Approximately 10 minutes of data were obtained. During the last 10 seconds, the signal weakened and then disappeared entirely. This is consistent with a payload which has reached the lake and is too far over the horizon to hear when at ground level.
The payload battery voltage remained steady throughout.
The altimeter readings also showed that the payload reached ground level after 10 minutes. The pressure readings were converted to altitude and are shown below.
The payload temperature, measured on the inside skin of the payload casing, showed a behavior similar to what was observed last year for a similar payload. The temperature telemetry, after conversion to degrees Celcius, is shown below.

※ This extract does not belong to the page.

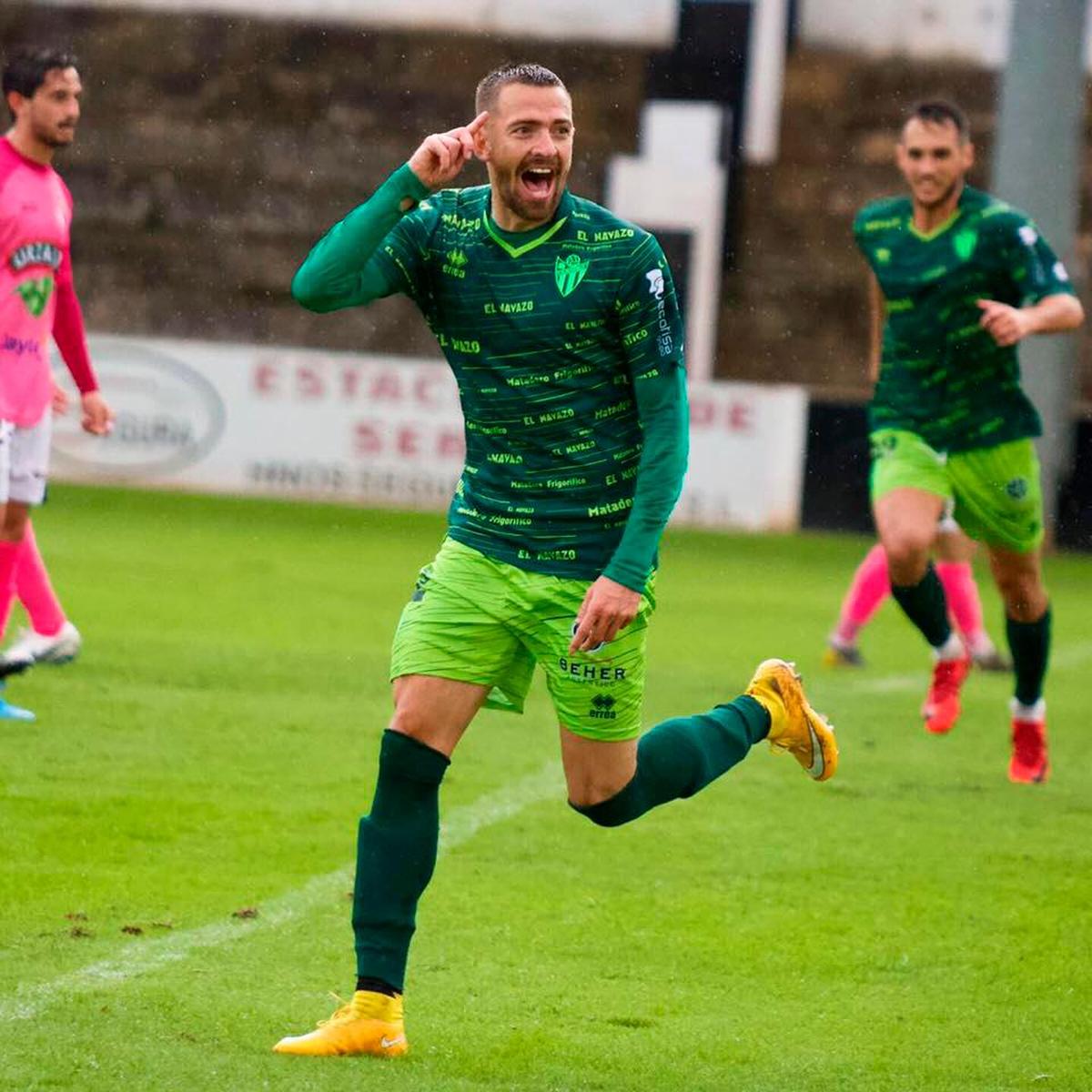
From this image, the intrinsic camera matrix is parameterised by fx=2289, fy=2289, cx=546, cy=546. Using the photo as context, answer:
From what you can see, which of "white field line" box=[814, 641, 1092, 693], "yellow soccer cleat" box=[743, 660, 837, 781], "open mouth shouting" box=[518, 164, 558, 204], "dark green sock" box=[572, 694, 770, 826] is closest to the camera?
"open mouth shouting" box=[518, 164, 558, 204]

A 4ft nylon parachute was substituted for the starute for this flight, since in previous years the starutes (which are well past their expiration date) did not deploy properly. A mylar party balloon containing a small amount of air was placed inside the parachute to help the parachute deploy at high altitudes. The theory is that the trapped air in the balloon will inflate the balloon when the payload is injected into the vacuum at peak altitude (approx 35 miles). It is clear that the parachute did not function as was hoped. However, with the failed starutes in previous years we obtained only 8 minutes of telemetry, and with the nylon chute we obtained 10 minutes of data. Hence, we did slightly better with the failed nylon chute than we did before with the failed starutes.